Se dovessi dare una definizione di scrittura creativa, dovrei sicuramente considerare il potenziale creativo di ogni scrittore. L’immaginazione, l’esperienza personale, la capacità di raccontare e di sapersi immedesimare giocherebbero un ruolo fondamentale. Questo concorso l’ha ampiamente dimostrato e grazie al titolo “Quella notte indimenticabile” ho vissuto centinaia di brevi storie, ho sorriso, mi sono emozionata e ho partecipato a decine di avventure facendomi moltissime domande.
Ecco, questa è la scrittura creativa. Afferrare un lettore e non dargli più scampo. Immergerlo nella nostra storia perché abbia voglia di leggerla fino all’ultima riga. La selezione, lo ammetto, è stata durissima. Molti sono stati i racconti che sono arrivati in redazione e davvero tanti mi sono piaciuti e mi hanno coinvolta. Qualunque sia l’esito di questa avventura, però, mi preme fare a tutti i partecipanti i miei più sentiti complimenti perché mettersi in gioco, esprimere le proprie emozioni e dare vita a una storia in uno spazio di battute limitato non è cosa da poco. Quindi, bravi tutti!
1°
Stelle comete e gatti neri
di Sandra Morara
In questa storia, qualcuno ci mise l’idea, qualcuno la fantasia, e qualcuno i colori.
Il bianco e il nero.
Il latte e il caffè.
La panna e il cioccolato.
Lei: la piccola stella cometa fatta con il fil di ferro e le conchiglie raccolte sulla spiaggia dopo la tempesta, quella che nessuno si degna di uno sguardo, perché fuori tempo – e hai voglia te, in pieno agosto, di agghindarla con le lucine intermittenti sulle cinque punte e la coda per invogliare i passanti.

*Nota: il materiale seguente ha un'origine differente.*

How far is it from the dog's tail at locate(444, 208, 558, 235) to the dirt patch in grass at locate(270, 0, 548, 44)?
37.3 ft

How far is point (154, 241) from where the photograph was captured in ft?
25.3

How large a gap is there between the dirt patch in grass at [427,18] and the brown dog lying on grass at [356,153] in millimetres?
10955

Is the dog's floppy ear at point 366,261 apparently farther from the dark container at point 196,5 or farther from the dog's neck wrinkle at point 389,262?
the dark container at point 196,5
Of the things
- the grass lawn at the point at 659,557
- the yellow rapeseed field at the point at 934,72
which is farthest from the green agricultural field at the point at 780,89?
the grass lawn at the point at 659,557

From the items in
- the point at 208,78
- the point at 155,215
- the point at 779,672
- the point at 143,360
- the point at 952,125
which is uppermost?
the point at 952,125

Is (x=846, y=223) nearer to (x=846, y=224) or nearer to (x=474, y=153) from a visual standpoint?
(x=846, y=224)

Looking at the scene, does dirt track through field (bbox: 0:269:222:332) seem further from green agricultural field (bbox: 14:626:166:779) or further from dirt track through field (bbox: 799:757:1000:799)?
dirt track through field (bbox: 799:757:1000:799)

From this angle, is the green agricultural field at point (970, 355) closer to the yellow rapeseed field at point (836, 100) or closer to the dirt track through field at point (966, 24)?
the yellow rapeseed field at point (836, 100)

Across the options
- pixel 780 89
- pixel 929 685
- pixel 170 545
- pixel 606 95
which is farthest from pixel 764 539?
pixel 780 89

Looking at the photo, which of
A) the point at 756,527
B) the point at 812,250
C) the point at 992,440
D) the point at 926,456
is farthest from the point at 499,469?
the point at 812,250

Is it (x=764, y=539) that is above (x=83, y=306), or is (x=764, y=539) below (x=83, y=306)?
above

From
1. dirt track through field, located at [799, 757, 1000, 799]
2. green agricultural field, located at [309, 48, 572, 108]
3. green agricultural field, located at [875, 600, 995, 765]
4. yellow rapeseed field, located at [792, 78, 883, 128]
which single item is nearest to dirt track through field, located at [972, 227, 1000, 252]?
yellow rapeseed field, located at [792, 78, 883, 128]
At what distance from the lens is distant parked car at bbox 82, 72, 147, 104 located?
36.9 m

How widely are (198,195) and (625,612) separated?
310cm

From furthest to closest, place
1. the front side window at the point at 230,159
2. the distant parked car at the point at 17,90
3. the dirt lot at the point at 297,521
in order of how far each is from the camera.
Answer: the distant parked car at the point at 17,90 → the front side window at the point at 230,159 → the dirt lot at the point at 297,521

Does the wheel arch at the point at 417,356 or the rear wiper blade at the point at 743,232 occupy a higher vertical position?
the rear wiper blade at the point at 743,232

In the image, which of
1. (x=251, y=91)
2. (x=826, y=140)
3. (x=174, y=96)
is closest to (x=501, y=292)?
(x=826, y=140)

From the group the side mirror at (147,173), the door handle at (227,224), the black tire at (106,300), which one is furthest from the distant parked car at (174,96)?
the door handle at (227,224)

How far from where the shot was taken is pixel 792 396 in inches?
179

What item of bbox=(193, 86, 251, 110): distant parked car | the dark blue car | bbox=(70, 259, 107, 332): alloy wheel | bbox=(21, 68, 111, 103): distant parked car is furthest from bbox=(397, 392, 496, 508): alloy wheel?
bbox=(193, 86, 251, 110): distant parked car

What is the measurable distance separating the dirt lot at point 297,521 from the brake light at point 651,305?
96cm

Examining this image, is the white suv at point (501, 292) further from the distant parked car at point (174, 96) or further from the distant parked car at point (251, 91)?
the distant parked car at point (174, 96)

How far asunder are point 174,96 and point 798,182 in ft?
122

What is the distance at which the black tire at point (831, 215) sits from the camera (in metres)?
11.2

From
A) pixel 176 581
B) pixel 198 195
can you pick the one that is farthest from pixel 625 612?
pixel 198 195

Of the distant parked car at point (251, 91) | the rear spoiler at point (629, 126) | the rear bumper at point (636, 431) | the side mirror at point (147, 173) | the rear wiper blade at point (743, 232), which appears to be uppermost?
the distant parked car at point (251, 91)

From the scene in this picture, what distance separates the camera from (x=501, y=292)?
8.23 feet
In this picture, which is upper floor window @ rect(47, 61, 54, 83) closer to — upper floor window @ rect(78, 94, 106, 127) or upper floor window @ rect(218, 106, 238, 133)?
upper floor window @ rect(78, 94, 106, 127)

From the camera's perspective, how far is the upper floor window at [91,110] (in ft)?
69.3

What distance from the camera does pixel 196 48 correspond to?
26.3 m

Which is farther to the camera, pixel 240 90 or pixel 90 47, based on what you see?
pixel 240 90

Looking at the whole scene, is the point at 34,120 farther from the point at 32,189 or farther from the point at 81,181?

Lui: il vecchio gatto nero, magro e spelacchiato che mica sta messo bene.
Lische puzzolenti appassite dal solleone, miseri rimasugli sfuggiti ai gabbiani in volo o – magari fosse – qualche sardina fuori misura piovuta dal pertugio compassionevole di un fondo di cassetta del pescatore, ma – e come non capirlo – pure lo struscio ruffiano sugli stinchi di chi passa.
A suo rischio e pericolo eh, che si va su Marte e sulla Luna, ma la cretineria superstiziosa se ne guarda bene e rimane qui, e sono calci, corna bicorna e pussa via! Mica carezze come pioggia a primavera, che lava e disseta i bisogni del cuore e fa germogliare i semi impossibili, quelli che dormono dentro le crepe dei muri e le ferite della terra.
Due anime perse dentro i misteri e le maledizioni della vita.
E verrà mai il nostro giorno?
Il nostro momento?
Quello che finalmente qualcuno si accorgerà di noi nonostante il fuori tempo e il colore della notte, e ci amerà per quello che siamo e non per come siamo.
Mai perdersi d’animo, che a volte basta cambiare un punto, spostare una virgola… E magari ci metti pure una magia che scombuglia le cose e le aspettative.
Tipo lei, Margherita.
Che il fine settimana se ne sta accovacciata come un merlo sulla spalla di un papà spaiato che non c’è mai e si sente in colpa, e compra i biglietti di tutte le giostre del lunapark, e ti porta allo zoo anche se tuona l’ira di dio o il sole scotta, e ti porta al circo e chiede il bis per allungare i tempi e i distacchi, oppure ti porta ai mercatini di mezzanotte – tipo adesso che crolli dal sonno.
Ma poi li vedi.
Lei, la piccola stella cometa fuori tempo fatta con il fil di ferro e le conchiglie raccolte dopo la tempesta. Quella che l’itinerante tiene nascosta tra le pieghe delle cose impossibili, tanto nessuno la vuole.
E lui, il gatto nero, vecchio, magro e spelacchiato che prima si struscia negli stinchi di papà, e poi ti guarda.
Gli occhi sgranati – che non hai più sonno.
Lo stupore sulla bocca tondo tondo come quando disegni la O con un bicchiere.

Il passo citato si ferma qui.